# p2p VoIP calls. Any software? SIP PBX?



## Anatoly_kch (Dec 6, 2022)

Until now I've used plain old cellphone when supporting users. Sometimes it turns into many hours of conversations, so I'd like to try any p2p solution. Unfortunately, I can't find  anything good enough to fit my requirements:
- Should work without 3rd party server (but it's ok to set up my own)
- Client is behind NAT
- Small multiplatform app (client side: Windows, Linux, FreeBSD, my side: FreeBSD or Android)
- No complex registration for user. (Ideally only enter my IP and thats all)
- Don't care about ssl much, typically I'm not saying anything confidentional.
There are many SIP clients, but I can't connect SIP to SIP if one if them is behind NAT. I know very few about SIP protocol. All I can see is that caller connects to UDP port 5060 of acceptor to negotitate call, then acceptor connects back to caller from UDP port 4000 to dynamic UDP port for actual voice channel, but if caller is behind NAT that is not possible, and both sides hear silence.
 Question: Does setting up some PBX like Asteriks can fix that?

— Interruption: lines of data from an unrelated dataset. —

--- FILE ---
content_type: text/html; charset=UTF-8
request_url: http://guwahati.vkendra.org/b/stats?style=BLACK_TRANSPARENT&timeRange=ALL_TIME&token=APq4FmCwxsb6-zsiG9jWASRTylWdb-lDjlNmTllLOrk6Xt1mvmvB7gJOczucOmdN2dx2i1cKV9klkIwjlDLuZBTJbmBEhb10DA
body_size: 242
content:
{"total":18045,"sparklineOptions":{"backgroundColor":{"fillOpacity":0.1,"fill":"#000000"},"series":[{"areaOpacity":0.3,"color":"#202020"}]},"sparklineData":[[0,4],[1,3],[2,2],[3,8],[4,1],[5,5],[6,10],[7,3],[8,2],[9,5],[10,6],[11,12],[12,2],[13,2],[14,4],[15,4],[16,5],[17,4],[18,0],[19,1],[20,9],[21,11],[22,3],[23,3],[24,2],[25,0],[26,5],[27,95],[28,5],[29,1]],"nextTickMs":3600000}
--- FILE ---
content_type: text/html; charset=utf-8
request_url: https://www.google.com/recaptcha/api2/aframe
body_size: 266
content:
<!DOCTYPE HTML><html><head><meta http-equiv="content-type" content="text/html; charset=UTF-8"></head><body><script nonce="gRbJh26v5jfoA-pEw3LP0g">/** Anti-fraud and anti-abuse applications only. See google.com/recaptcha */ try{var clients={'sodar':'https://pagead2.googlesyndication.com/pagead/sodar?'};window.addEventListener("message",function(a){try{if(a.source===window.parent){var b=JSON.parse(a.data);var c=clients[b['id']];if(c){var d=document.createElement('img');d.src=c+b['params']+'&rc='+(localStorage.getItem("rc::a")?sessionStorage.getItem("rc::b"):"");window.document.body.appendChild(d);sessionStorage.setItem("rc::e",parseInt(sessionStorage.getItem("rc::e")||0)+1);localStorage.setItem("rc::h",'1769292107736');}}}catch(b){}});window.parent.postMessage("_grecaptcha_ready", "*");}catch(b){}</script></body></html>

Other solutions (pure p2p) I found is:
- Fideliphone https://sourceforge.net/p/fideliphone/
This is FM radio quality (44100, celt 20-96kbps) telephone/conferencing over single UDP port. Dated year 2010, does not builds on my FreeBSD 12.2 desktop, need fix for modern wx widgets. But there are old windows builds laying around on the net (~4MB in size), they seems to be usable under wine.
- Dualarrow https://sourceforge.net/projects/dualarrow/
Pure java p2p phone (speex codec?). Didn't test that yet. Can't consider java lightweight.
Is there are anything better?


----------